Not, I thought, by Arthur Guthlac. All that was marked in his file was a certain interest in unsuitable games and reading, perhaps an occupational risk for someone in his job, and a general restlessness and reluctance to apply himself (apply himself to what?). Further, I had already checked that he had no conceivable financial or other links with anyone or anything that might profit from stories of space madness. I kept my voice casual.
“Yes, I'm sure the children love it. But all the same, you must get sick of it, day after day. I don't know why you bother with such a job. If you want to work, there are plenty of better things to do.”
“No,” he said, “I don't really get sick of it. It can be fun working with the holos. The children can make it fun, too. In any case, what else should I be doing? Nobody's going to send me into space, are they?” There was resentment buried somewhere there, I noted. Buried none too deeply, at that.
“This wing is largely a children's museum, as far as display goes,” he continued. “Which is why they have human guides, of course. You know it's impossible to make anything child-proof if they're left to run loose without supervision. A lot of the equipment here is expensive.”
Arthur paused and then added, “And, after all, Karl, history is important.”

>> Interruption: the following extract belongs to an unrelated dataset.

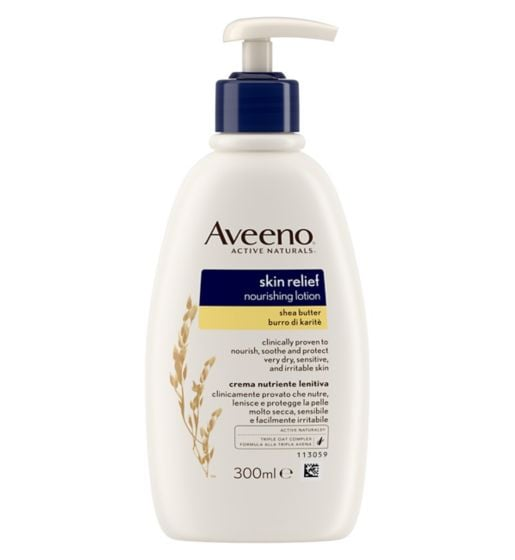 AVEENO® Skin Relief Moisturising Lotion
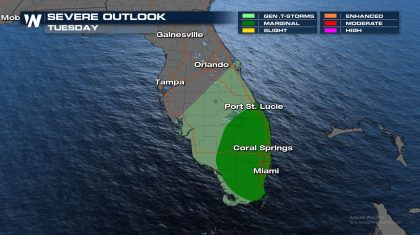 Severe Weather Risk Shifts to South Florida Tuesday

“Of course it is. But the world is full of people telling themselves their hobbies are important. We've all got a great deal of leisure time to fill. All right, I agree we need people doing what you are doing. But you wanted to go into space once.”
“What good is an amateur savant in space? They sent plenty of real professors to Wunderland, but someone like me would only take up valuable room on a colony ship. I know.
“I applied a long time ago… I have no skill that would justify the expense of transporting me, or will allow me to earn enough money to pay my own way. One family seems to have been rationed to one space-farer. But you haven't heard me complaining, have you?”
“Not in so many words.” I kept my voice neutral. There was nothing to be gained by thinking of why I would never be allowed very far into space.
His sister, I knew, was a navigator on the Happy Gatherer, a genius, genetic engineer turned space pilot. He was proud of her and, I guessed, subconsciously resentful.
“Anyway, look at this.” Arthur opened another door onto a vast panorama of the asteroid belt, as seen from the surface of Ceres, the rocky landscape lit by the blue-white fusion flame of a miner's ship passing closer than a real ship would ever be allowed.
He touched another switch, and we seemed to stand on the red surface of Mars. Our feet disappeared in dust.
“You can do a lot with holos,” Arthur said. “Being a gallery supervisor can be a lot of fun if the museum's big enough and has VR as good as we have here.”